The shortest, but obviously the leader of the Chinese, moved closer. “Fuck you and fuck who you are. You try to stiff me like you done with other guys, you don’t be around to talk about it to no one no more.”

Sonny put his money back in his pocket. He reached inside his jacket for a moment. The boy who had spoken pushed his hand against Sonny’s chest. In a single moment, guns appeared, and were fired at Sonny, who had instinctively pulled back. He was hit in the stomach.

Peter O’Hara, who hadn’t moved, was hit in the center of his forehead.

He was dead before he hit the ground.

CHAPTER 9

A
T THE END OF
the 8:00 to 4:00 p.m. tour Monday, Nick and Eddie planned to spend at least an hour catching up on the paperwork that had accumulated since they had been stuck on the surveillance assignment. They handled the papers mechanically and without interest. Four or five squad guys were checking out the roster, catching up with telephone messages or just shooting the breeze.

A uniformed patrolman, young guy with a shiny new look, stepped into the squad room as though he had no right to be there. Someone waved him in, and he asked for O’Hara.

Nick and Eddie looked at each other. Neither one of them knew the kid. “Yo, I’m O’Hara. Wadda ya got?”

“Detective O’Hara? You’re wanted in the captain’s office. Right away, he said.”

Nick nodded to the young cop, who took off after a hungry look around the room.

Nick told Eddie not to worry. “Hey, if
I
did something, don’t forget, we’re partners, right? I’ll include you in for your share, good or bad.” Then an afterthought: “Wait for me, you’re my ride home tonight.”

Nick tapped on the captain’s door, and it was opened immediately. Captain Nelson touched him lightly on the shoulder, stepped back into his office with Nick, and closed the door behind him.

There stood Deputy Inspector Frank O’Hara. Just standing there, his face expressionless but his complexion noticeably pale. A flash went through Nick: Oh, Christ, he’s gonna ask me something about the party. Who was there? What did I hear? Oh, shit.

As he took a step toward his uncle, Nick remembered the last time he had seen Frank look like that. Drained of all color, even his lips pale. Eyes glazed and narrowed. He took a deep breath.

Someone was dead. That much Nick knew.

“Frank, what?” And then, “Frank,
who?”

His uncle said one word.

“Peter.”

CHAPTER 10

T
HE HOURS FOLLOWING THE
murder of his son became a videotape forever spooling through Nick’s brain. Some of it would come back in startling clarity: a segment-by-segment recollection of faces, voices, sounds, gestures; of locations, smells, light and darkness. Of sensations: panic, terror, anger, madness, sorrow, helplessness. But mostly, it was a feeling of unreality—this all happened to someone else.

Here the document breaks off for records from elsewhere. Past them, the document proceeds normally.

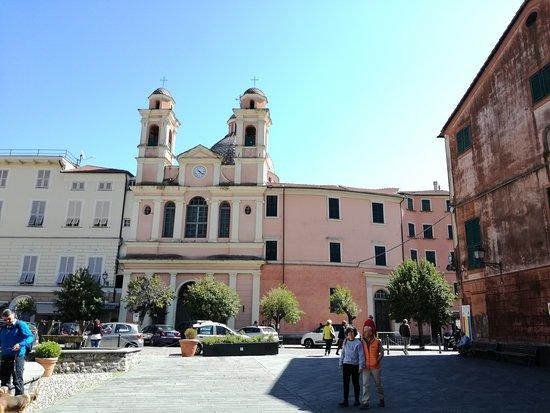 Chiesa di San Filippo Neri e Santa Teresa d'Avila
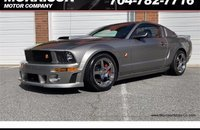 2008 Ford Mustang GT Coupe for sale 101395301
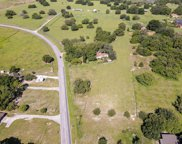 8705 County Road 561, Clermont image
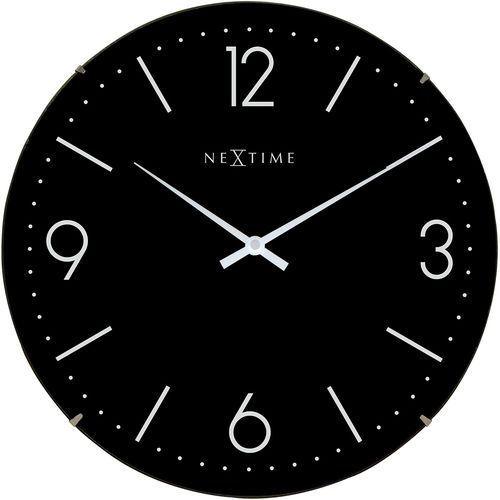 Zegar ścienny Basic Dome Nextime 35 cm, czarny (3157 ZW) (8717713016601)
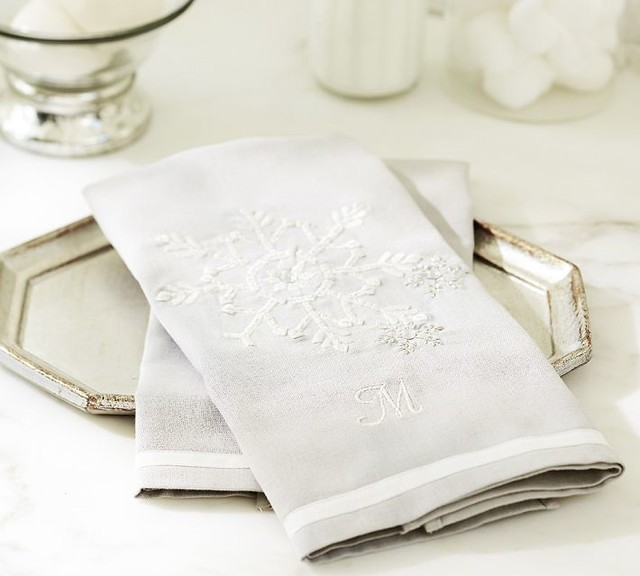 Snowflake Embroidered Guest Towels Contemporary Bath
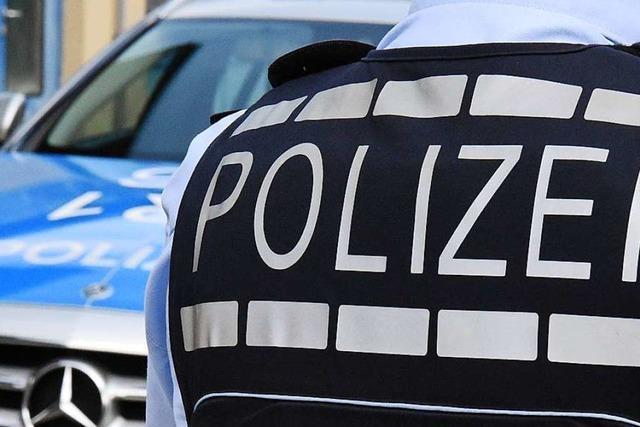 Beifahrerin wird bei Verkehrsunfall in Denzlingen verletzt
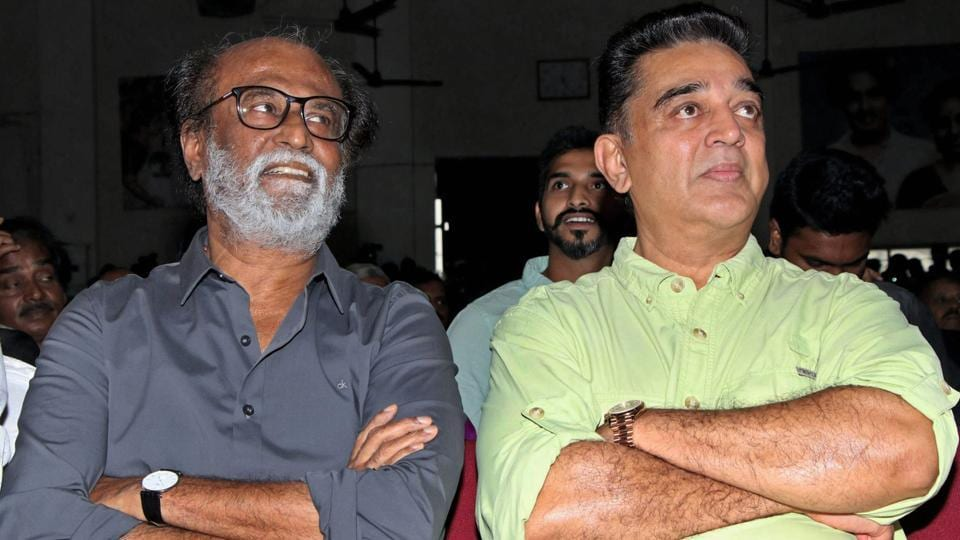 Kamal Haasan,Rajinikanth,Kamal Haasan party
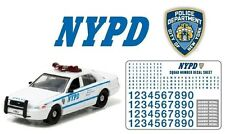 NYPD Ford Crown POLICE Interceptor 2011 + Decals /Aufkleber *Greenlight 1:64 OVP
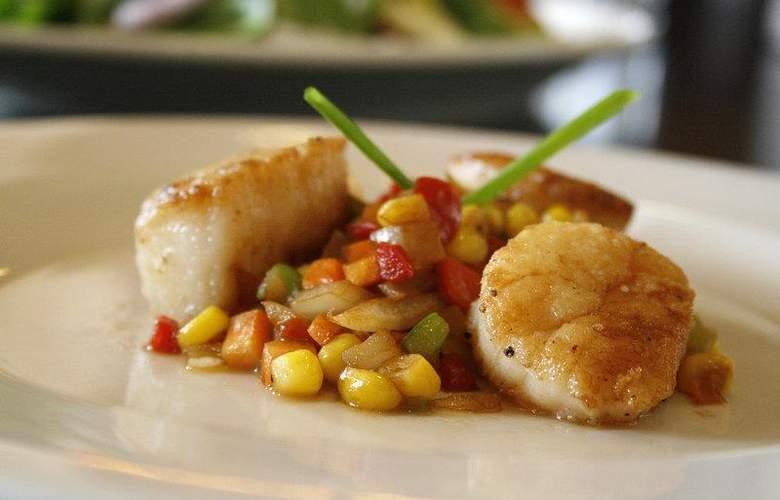 Best Western Premier Nicollet Inn - Restaurant - 61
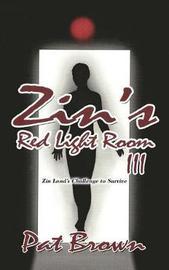 Zin's Red Light Room III by Pat Brown image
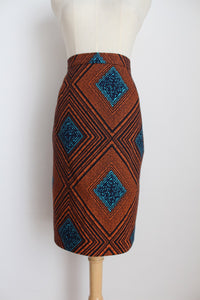 AFRICAN PRINT COTTON PENCIL SKIRT - SIZE 12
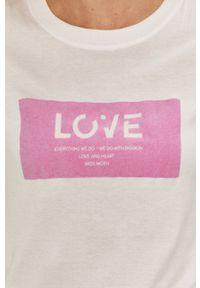 Mos Mosh - T-shirt. Okazja: na co dzień. Kolor: różowy. Wzór: aplikacja. Styl: casual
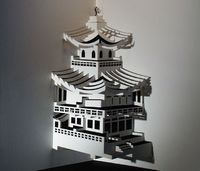 Though paper isn't ideal to build a sturdy structure to inhabit, it proves to be an excellent medium to produce exquisite representations of urban and exotic ar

He remembered inconsequential things: Frank leaning forward and touching the uniformed driver to slow down; no need to speed through traffic lights.

The thought flashed through his head as they entered the hospital: Good, St. Clare’s. That’s the cop’s choice; always insist they take you to. St. Clare’s, no matter what. He noted there were a lot of uniformed cops, milling around aimlessly. Glancing at him, then looking away quickly.

Then he was in a small consulting room, staring down at a doctor who seemed too young to shave.

Nick rubbed his hand roughly over his face as he listened to the words.

Head wound.

He knew about head wounds; they said
instant death.

He understood that. What he couldn’t understand was what the fuck any of this had to do with his son, Peter.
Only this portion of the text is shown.